Dit zijn  echtgenoten, levenspartners, ouders en kinderen van slachtoffers die zijn overleden dan wel ernstig letsel hebben opgelopen. Ook andere personen kunnen onder omstandigheden een beroep doen op vergoeding als zij in een nauwe affectieve relatie tot de gewonde of overledene staan. Zij moeten dit wel aantonen. Bijvoorbeeld een langdurige en hechte LAT relatie.

Het moet gaan om ongevallen waarvoor een derde aansprakelijk is. Ook misdrijven en medische fouten vallen onder deze wet.

De bedragen

De schadebedragen zijn symbolisch en  moeten gezien worden als een tegemoetkoming. Een compensatie voor het gemis van een naaste of overlijden van een naaste blijft namelijk onbetaalbaar.

De bedragen variëren tussen de € 12.500,= en € 20.000,=.

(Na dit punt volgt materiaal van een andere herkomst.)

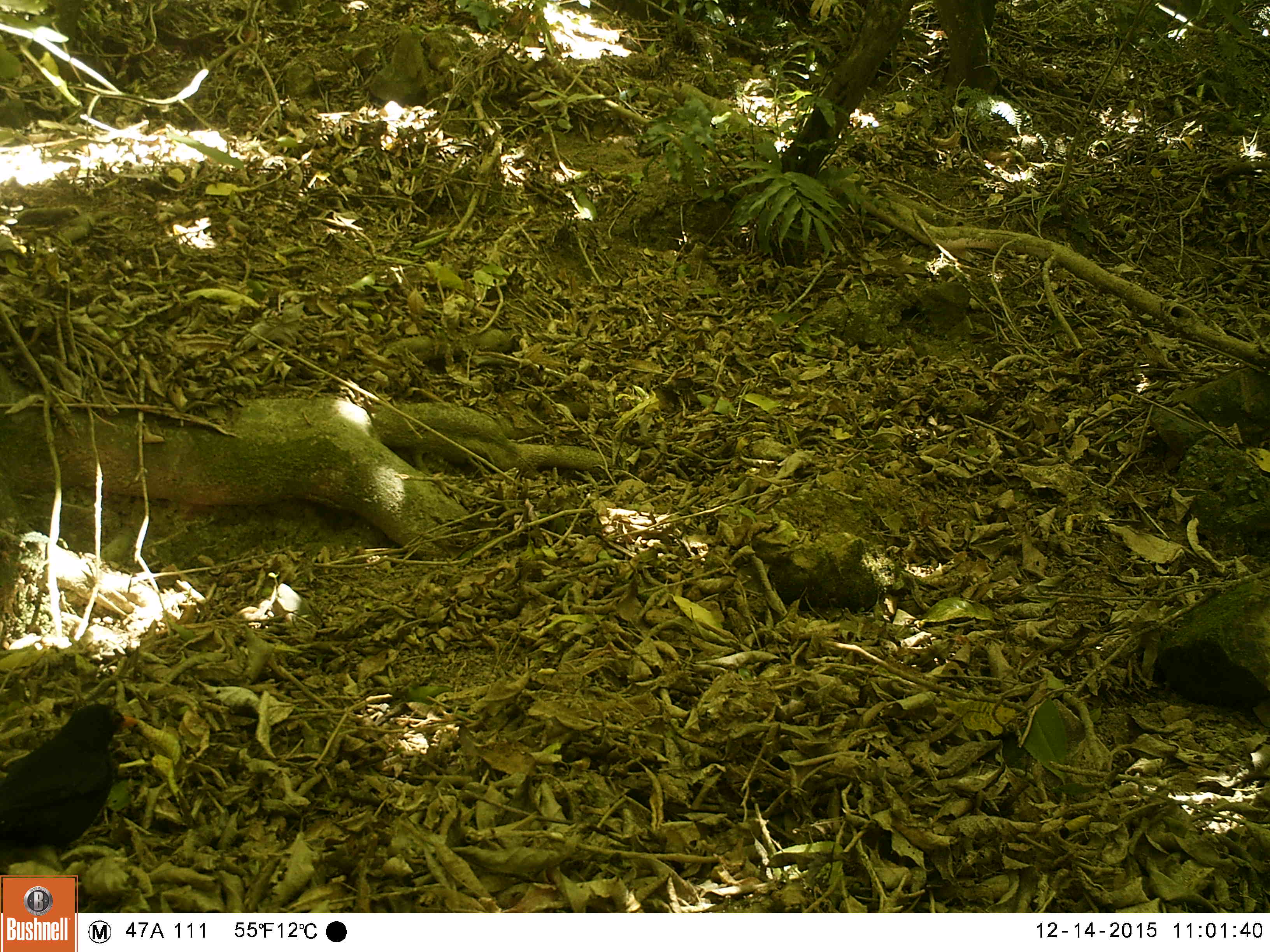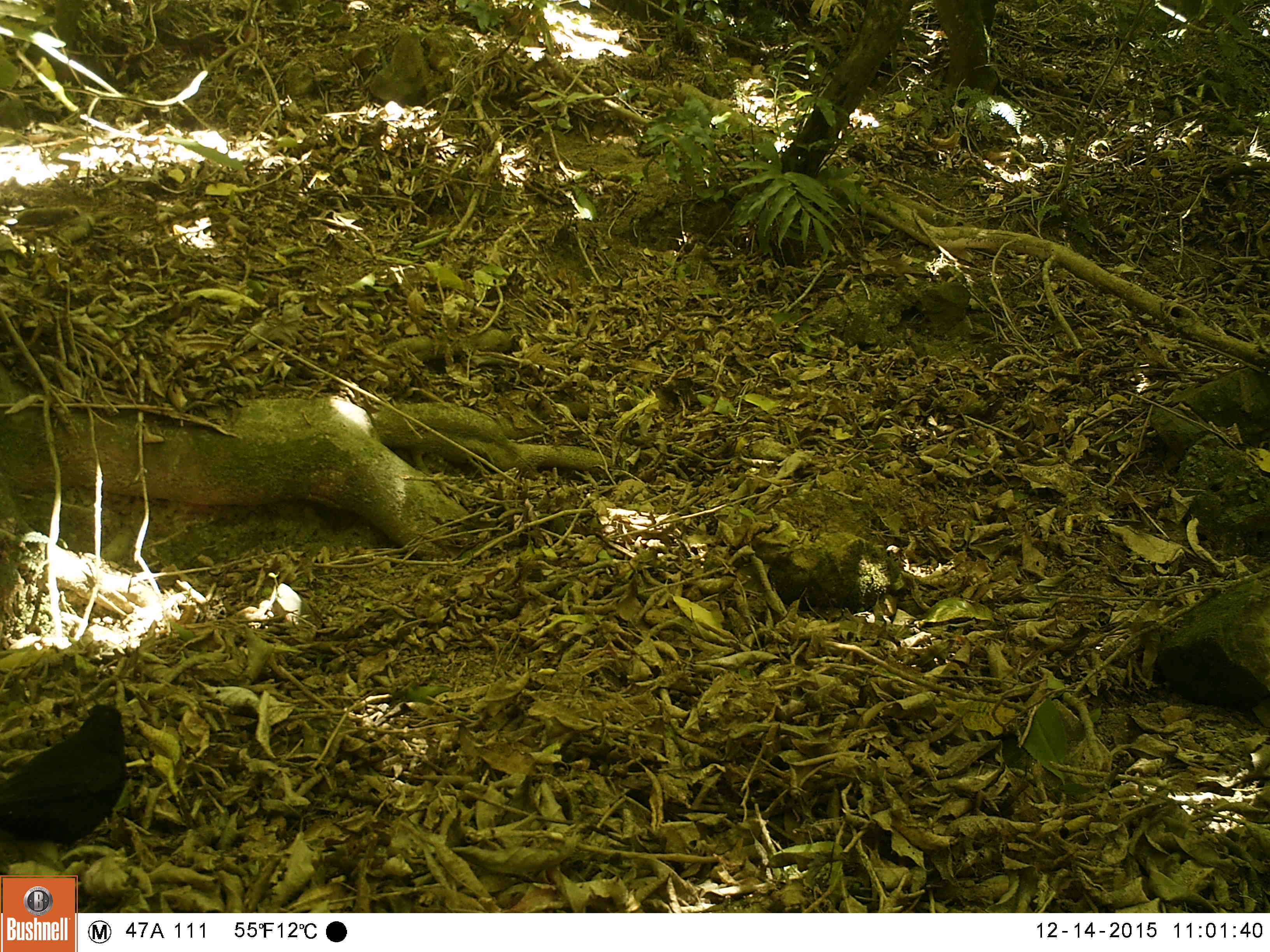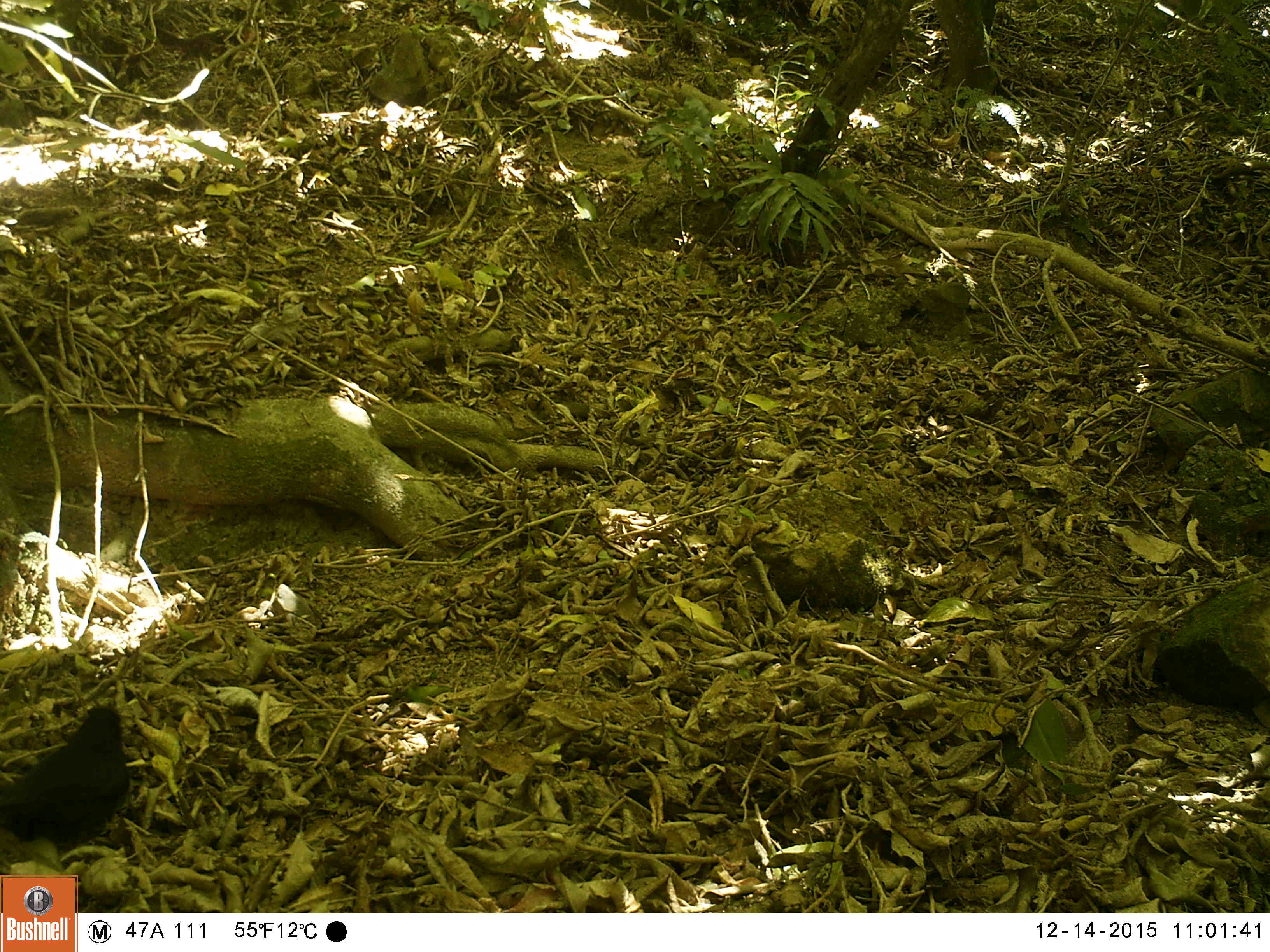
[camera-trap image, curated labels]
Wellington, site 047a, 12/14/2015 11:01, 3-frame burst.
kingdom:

Affectieschade bij ernstig letsel

Het letsel is uitgangspunt voor de vaststelling van de bedragen, niet het verdriet van de  naaste. Het moet gaan om uitzonderlijk ernstig letsel. Hiervan is sprake  bij een functiestoornis van 70%. Toch kan men ook mogelijk bij een lager percentage in aanmerking komen voor een vergoeding. De rechter heeft enige beoordelingsvrijheid.

Is er thans sprake van een claimcultuur?

Gelet op de voorwaarden, waaronder de hoogte van de bedragen en de beperkte kring van gerechtigden, is er geen sprake van een claimcultuur. De wetgever heeft juist met bovenstaande  beperkingen in de kring van gerechtigden en vastgestelde bedragen beoogd om zoveel mogelijk discussie over de aanspraak te voorkomen.

Conclusie

In ieder geval nu na lange tijd erkenning voor naasten en nabestaanden. Of er nog juridische discussies zullen volgen in de individuele zaken zal nog moeten blijken. Te denken valt wel aan een discussie over de mate van het [ernstige] letsel en het aantonen van een affectieve relatie van anderen dan levenspartner, ouders en  kinderen.

De wet kent overigens geen terugwerkende kracht en geldt dus alleen voor ongevallen, misdrijven en medische fouten die plaatsvinden op of na  1 januari 2019.

Dit artikel is gepubliceerd in “De Uitstraling”, februari 2019.